Russian poet, musician and novelist, Mikhail Alekseevich Kuzmin (18 October 1875 – 1 March 1936) used the expression in one of his poems, “Alexandrian Songs for Nikolair Feofilaktov, II Love, #6” published in 1906.
Not for nothing did we read the theologians
and studied the rhetoricians not in vain,
for every word we have a definition
and can interpret all things seven different ways.
And slipping back 2 more years to November 5, 1904 to a story in the New York Times entitled, “The Mikado’s Birthday” the expression makes an appearance. Reporting on Japanese strategists in Tokyo who hoped to celebrate the Emperor’s birthday in a very unique way, some history was rehashed and the following can be found:
But even a year ago, we repeat, when it became clear that Japan was prepared to fight the huge Muscovite Empire, as she had already successfully tackled the huge Chinese Empire, in vindication of what she believed to be her right to national expansion, which seemed to her equivalent to her right of national existence, there were not wanting skeptics to maintain that the clockwork precision and the dauntless valor which had marker her war against China went, if not for nothing, yet not for very much in the face of the fact that she had never encountered the troops of a “European” Power.
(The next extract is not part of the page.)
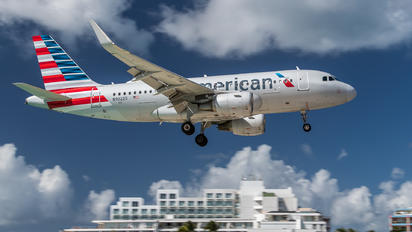 N9022G - American Airlines Airbus A319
When Scottish novelist, poet and travel writer, Robert Louis Stevenson (November 13 1850 – December 3 1894) wrote and published “Virginibus Puerisque and Other Papers” in 1881, he included this passage in Part 1.
Lastly no woman should marry a teetotaller, or a man who does not smoke. It is not for nothing that this “ignoble tobagie” as Michelet calls it, spreads all over the world.
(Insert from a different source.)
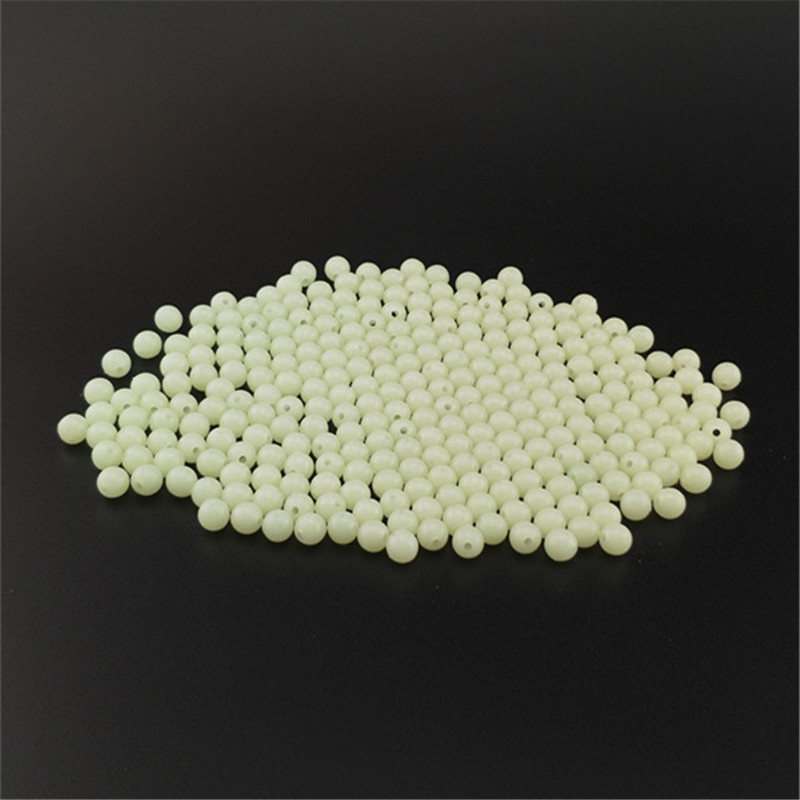 Night Float Fishing - 100pcs/Lot Luminous Beads 3mm-8mm Fishing Space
It’s an expression that’s been used for centuries, and appears in William Shakespeare’s “The Merchant Of Venice” that was published in 1596. The passage appears in Act II, Scene V.
I beseech you, sir, go: my young master doth expect
So do I his.
An they have conspired together, I will not say you
shall see a masque; but if you do, then it was not
for nothing that my nose fell a-bleeding on
Black-Monday last at six o’clock i’ the morning,
falling out that year on Ash-Wednesday was four
year, in the afternoon.
But as much as the word nothing came into the English lexicon in the 12th century, the expression not for nothing reaches back much more farther back. In fact, when newly baptized Christians were enslaved or massacred by Roman soldier, Saint Patrick (yes, the patron saint of Ireland) who lived from 385 to sometime between 462 and 493, wrote a “Letter To The Soldiers Of Coroticus” in the year 450. In this letter was written:
I grieve for you, how I mourn for you, who are so very dear to me, but again I can rejoice within my heart, not for nothing “have I labored,” neither has my exile been “in vain.”
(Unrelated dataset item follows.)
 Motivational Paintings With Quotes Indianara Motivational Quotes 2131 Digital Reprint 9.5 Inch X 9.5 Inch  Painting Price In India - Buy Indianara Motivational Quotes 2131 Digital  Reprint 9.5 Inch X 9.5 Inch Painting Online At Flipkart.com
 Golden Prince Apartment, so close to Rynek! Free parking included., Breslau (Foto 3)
Finally, the first published point was found with comic writer at the time of the Roman Republic, Titus Maccius Plautus (254 BC – 184 BC). His first play was produced in 205 BC and continued throughout his lifetime and beyond. In Act IV, Scene III of “Aulularia.”
It was not for nothing that the raven was just now croaking on my left hand.
The expression was used freely in this comedy and the audience knew what it meant. Idiomation is therefore led to believe that not for nothing was a common expression at the time, and its existence lies somewhere in the years before the play was written. At the very least, it was a known expression around 300 BC, and possibly earlier than that.